Se ripercorrete la storia del Movimento 5 Stelle, vedete chiaramente cosa significhi stato nascente, con le sue caratteristiche componenti (fonte):
- Conflitto con l’istituzione
- Spontaneità
- Solidarietà
- Comunione
- Unanimità
- Utopia
- Pluralità d’interessi
- Avvio del movimento
- Transitorietà
Lo stato nascente è la condizione dell’adolescenza; irrequietezza, ribellismo, insoddisfazione, trasgressione… È una condizione totalizzante, identitaria, manichea, che inclina verso la nota dinamica di attacco e fuga studiata dagli psicologi sociali. È compulsivo e idiosincratico, intollerante, esclusivo.
I regimi ammirati da Moravia e Foucault erano casi di stati nascenti, ai quali si contrapponeva la cultura occidentale vecchia, stanca, burocratica, istituzionale.

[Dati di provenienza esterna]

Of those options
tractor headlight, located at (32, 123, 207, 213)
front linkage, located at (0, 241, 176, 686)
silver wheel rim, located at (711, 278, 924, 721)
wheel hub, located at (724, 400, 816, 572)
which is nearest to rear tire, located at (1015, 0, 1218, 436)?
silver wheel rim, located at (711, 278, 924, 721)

Rappresentavano il vitalismo contro la decadenza, la gioventù contro la senilità, quindi la speranza avversa all’ingiustizia.

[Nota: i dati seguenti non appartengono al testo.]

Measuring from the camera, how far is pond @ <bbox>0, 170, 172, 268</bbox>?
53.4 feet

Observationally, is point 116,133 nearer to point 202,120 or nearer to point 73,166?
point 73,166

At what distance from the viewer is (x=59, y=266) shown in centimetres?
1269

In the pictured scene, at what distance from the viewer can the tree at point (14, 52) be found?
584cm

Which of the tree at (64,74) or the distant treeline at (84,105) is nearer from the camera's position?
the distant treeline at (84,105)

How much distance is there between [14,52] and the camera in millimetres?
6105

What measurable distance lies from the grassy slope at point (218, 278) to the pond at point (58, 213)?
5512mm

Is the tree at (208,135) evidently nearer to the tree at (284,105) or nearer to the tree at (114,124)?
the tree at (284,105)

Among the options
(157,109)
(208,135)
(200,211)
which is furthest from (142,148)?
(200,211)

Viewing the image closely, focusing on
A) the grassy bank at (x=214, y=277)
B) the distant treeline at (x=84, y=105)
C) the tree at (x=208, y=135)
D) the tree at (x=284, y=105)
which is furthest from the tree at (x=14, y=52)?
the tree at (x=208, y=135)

Si può facilmente comprenderne il fascino da parte di intellettuali colti che vedevano i difetti delle democrazie, e ne cercavano delle risposte laddove l’Utopia sembrava a portata di mano.

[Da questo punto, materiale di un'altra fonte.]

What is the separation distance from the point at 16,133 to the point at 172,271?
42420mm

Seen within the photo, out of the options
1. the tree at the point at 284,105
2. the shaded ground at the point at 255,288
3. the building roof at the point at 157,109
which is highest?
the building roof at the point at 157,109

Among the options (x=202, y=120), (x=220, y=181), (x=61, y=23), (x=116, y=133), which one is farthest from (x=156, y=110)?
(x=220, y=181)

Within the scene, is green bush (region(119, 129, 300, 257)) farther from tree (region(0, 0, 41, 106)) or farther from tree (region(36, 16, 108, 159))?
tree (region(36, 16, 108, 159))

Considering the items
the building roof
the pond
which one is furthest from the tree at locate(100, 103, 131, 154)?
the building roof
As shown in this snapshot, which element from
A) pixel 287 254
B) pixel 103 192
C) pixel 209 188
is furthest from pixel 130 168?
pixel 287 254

L’unica altra risposta, che non sia adolescenziale, è la diuturna costruzione di ragioni propositive, di soluzioni sempre e solo parziali, di faticosi compromessi, di tentativi ed errori; ma se questa prudenza mediana, questo lento costruire, poteva sembrare possibile in decenni lontani, oggi sono fortemente contrastati dai nuovi modelli culturali e dai processi sociali che informano la nostra quotidianità: dalla crisi degli intellettuali alla perdita dei legami forti, dall’immediatezza della comunicazione assieme alla sua potenziale falsità, dalla perdita di orizzonti identitari – a seguito del declinare delle ideologie – all’individualismo esasperato.
Aggiungiamo la perdita di valore della conoscenza, della cultura del dato, dell’opinionismo dilagante, dell’analfabetismo funzionale, della perversa potenza dei social media eccetera, e avrete come conseguenza una dilagante adolescenza sempre esasperata, sempre insoddisfatta del bene (come ha indicato anni fa anche Luhmann) e alla spasmodica ricerca del meglio, sempre irritata dalle regole condivise e desiderose di regole speciali per sé.
Quando scrivo, da un po’ di tempo, della perdita del senso della politica, intendo proprio questo: la politica è costruzione lenta attraverso il dialogo argomentato. Roba da vecchi. Serve pazienza, mediazione, comprensione, accettazione dell’altro, considerazione prospettica delle ragioni proprie e altrui. Oggi siamo tutti adolescenti alla ricerca del godimento immediato, viviamo di pensieri estemporanei, siamo insofferenti.
Ecco perché l’altrove è meglio. Era meglio, per Moravia, la Cina di Mao e della sua terrificante rivoluzione culturale (ma diciamo che si capì anni dopo quanto fosse terrificante), piuttosto che la caliginosa democrazia dei compromessi. Così, più o meno allo stesso modo, è meglio Putin di Biden; è meglio la decrescita felice che una crescita equilibrata; è meglio un impossibile tutto e subito, anziché qualcosa di sensato e condiviso, forse, fra un po’.